Maria Ley-Piscator (born Friederike Flora Czada, 1 August 1898 – 14 October 1999) was an Austrian-American dancer and choreographer. She is best known as the wife of Erwin Piscator (1893–1966), Germany's famous left-wing theater director. Born on 1 August 1898 in Vienna, Austria-Hungary (now Austria), Maria Ley sought to create a theatrical career for herself as a dancer in Paris and Berlin. Later, she turned to choreography and helped in several stage productions with Max Reinhardt, including A Midsummer Night's Dream.

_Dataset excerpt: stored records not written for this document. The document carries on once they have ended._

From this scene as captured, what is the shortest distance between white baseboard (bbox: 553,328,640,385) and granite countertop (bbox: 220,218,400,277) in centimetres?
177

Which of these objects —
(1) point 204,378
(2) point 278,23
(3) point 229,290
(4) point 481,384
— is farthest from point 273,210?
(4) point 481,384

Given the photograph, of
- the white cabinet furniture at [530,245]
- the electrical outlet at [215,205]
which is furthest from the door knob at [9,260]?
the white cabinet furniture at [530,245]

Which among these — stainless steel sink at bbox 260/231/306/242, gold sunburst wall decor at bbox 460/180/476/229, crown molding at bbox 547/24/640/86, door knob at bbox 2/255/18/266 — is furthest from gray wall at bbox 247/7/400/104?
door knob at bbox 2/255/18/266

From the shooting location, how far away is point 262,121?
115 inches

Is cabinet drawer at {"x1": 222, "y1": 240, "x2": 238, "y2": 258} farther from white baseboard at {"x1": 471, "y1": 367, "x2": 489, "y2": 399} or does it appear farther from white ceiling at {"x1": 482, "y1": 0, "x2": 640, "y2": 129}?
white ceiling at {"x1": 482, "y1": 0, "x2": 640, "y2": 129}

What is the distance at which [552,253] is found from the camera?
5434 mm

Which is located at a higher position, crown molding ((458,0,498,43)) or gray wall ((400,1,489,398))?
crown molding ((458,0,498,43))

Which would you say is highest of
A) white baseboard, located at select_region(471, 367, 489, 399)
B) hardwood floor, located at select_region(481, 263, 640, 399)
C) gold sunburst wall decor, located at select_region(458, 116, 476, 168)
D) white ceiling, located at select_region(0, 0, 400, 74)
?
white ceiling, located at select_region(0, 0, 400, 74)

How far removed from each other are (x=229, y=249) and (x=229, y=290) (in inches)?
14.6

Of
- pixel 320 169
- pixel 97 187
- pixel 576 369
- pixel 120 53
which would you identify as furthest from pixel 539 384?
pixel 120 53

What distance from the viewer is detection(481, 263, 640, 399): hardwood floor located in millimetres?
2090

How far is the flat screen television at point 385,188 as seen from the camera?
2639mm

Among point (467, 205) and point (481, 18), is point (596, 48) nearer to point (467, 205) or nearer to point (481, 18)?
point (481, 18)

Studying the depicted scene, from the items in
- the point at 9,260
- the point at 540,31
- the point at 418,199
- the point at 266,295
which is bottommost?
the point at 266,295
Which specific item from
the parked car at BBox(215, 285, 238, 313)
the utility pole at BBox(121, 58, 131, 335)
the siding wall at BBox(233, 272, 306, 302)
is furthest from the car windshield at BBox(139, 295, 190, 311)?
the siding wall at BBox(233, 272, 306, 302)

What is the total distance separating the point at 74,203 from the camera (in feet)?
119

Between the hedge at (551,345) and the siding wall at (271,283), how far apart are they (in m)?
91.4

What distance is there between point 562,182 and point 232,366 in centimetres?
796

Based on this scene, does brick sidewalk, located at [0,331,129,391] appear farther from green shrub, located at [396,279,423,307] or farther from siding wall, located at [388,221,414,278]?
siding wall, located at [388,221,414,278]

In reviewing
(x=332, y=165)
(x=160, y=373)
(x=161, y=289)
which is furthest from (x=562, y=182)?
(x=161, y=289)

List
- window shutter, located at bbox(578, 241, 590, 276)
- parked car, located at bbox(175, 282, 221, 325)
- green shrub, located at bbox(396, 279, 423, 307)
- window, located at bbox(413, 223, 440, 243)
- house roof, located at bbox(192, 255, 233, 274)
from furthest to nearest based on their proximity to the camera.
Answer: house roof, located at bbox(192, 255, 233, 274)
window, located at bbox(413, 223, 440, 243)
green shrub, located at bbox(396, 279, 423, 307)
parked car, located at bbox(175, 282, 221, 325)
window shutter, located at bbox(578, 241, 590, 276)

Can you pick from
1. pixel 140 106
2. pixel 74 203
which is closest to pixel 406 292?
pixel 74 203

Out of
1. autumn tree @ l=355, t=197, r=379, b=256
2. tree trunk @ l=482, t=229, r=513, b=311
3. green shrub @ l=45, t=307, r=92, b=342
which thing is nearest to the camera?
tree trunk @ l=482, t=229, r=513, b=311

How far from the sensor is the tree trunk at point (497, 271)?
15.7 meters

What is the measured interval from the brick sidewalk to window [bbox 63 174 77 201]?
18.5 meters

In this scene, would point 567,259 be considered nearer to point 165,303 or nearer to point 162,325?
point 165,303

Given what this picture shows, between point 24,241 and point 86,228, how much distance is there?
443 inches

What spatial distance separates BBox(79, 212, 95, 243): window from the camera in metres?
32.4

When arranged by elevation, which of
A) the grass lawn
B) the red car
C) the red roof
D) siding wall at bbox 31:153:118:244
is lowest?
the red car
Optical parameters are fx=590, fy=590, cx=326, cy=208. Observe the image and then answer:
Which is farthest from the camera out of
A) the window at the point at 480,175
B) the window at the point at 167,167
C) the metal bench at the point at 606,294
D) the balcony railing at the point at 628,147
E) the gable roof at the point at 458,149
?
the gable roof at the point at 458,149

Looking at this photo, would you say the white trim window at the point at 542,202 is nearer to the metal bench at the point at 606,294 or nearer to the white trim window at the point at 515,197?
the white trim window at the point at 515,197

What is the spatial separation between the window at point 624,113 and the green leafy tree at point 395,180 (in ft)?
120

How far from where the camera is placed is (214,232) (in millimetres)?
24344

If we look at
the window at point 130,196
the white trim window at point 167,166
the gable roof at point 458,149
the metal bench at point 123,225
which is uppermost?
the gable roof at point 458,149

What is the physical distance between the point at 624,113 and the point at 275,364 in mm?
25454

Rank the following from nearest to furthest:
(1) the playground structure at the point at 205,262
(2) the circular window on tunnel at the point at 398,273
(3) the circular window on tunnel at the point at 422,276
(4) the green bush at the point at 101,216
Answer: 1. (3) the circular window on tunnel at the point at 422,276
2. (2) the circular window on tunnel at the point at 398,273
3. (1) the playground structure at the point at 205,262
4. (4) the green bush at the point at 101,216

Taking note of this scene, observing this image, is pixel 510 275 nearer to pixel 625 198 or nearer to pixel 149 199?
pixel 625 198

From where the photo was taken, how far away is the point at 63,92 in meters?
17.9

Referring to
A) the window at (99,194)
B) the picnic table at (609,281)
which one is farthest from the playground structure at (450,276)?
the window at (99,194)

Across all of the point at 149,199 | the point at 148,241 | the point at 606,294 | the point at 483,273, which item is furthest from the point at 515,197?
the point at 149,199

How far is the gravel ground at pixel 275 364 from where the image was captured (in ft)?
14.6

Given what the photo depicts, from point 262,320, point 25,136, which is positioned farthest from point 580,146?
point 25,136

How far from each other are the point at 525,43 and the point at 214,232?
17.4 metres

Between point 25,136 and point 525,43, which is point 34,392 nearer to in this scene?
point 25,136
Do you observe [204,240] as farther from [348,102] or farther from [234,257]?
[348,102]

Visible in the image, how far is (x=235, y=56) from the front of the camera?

Maria Ley also studied literature at the Sorbonne, where she met Erwin Piscator (her third husband) during his exile in 1936. After marrying in Paris, the couple moved to Manhattan in 1939, where they founded the Dramatic Workshop at the New School for Social Research. Their students included Harry Belafonte, Marlon Brando and Tony Randall. Ley-Piscator directed several theatrical productions off Broadway.

During the 1970s she worked as a teacher at the Southern Illinois University Carbondale and at Stony Brook University.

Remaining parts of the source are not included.